• **The task**:
In the records from the line containing "How far is firefighter" to the line containing "Answer: box=[275, 152, 377, 218]: grey", swap "tree line" for "forest edge" and reproduce only those lines with no other change.

** Start of Data records **

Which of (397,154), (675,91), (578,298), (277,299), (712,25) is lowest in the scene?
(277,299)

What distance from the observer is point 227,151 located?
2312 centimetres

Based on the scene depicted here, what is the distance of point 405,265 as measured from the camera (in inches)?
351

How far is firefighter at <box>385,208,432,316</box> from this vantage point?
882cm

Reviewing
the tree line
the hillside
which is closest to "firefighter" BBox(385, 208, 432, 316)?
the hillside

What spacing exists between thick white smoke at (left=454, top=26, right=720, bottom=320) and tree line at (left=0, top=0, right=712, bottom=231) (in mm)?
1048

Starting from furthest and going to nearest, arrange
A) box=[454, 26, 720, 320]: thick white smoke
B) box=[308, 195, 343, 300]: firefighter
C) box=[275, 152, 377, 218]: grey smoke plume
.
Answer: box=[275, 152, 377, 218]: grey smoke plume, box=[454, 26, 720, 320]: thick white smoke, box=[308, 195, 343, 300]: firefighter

** End of Data records **
** Start of Data records **

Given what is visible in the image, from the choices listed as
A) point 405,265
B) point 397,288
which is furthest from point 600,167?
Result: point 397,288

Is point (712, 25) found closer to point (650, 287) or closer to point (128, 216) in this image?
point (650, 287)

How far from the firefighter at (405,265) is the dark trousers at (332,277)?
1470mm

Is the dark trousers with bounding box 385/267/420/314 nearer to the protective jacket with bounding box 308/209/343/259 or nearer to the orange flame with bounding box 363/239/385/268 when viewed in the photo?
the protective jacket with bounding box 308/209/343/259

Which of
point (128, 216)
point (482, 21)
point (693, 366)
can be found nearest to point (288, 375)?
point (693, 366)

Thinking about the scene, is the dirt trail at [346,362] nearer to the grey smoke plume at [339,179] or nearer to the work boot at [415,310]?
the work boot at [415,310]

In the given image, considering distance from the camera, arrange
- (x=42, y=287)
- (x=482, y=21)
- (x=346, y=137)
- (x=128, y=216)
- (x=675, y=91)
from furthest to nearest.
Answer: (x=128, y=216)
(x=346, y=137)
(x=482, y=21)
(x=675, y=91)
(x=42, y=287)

** End of Data records **
** Start of Data records **

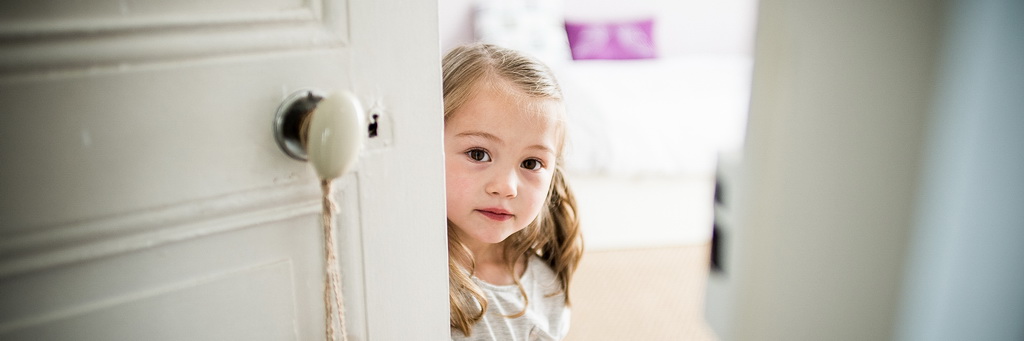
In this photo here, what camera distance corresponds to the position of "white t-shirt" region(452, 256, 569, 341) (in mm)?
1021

** End of Data records **

• **Correct answer**:
How far is firefighter at <box>385,208,432,316</box> from this vantage point?
882cm

Reviewing
the forest edge
the hillside
which is closest to "firefighter" BBox(385, 208, 432, 316)?
the hillside

What spacing exists between thick white smoke at (left=454, top=26, right=720, bottom=320) and forest edge at (left=0, top=0, right=712, bottom=231) (in mm)?
1048

Starting from furthest and going to nearest, arrange
A) box=[454, 26, 720, 320]: thick white smoke
B) box=[308, 195, 343, 300]: firefighter
C) box=[275, 152, 377, 218]: grey smoke plume
.
Answer: box=[275, 152, 377, 218]: grey smoke plume, box=[454, 26, 720, 320]: thick white smoke, box=[308, 195, 343, 300]: firefighter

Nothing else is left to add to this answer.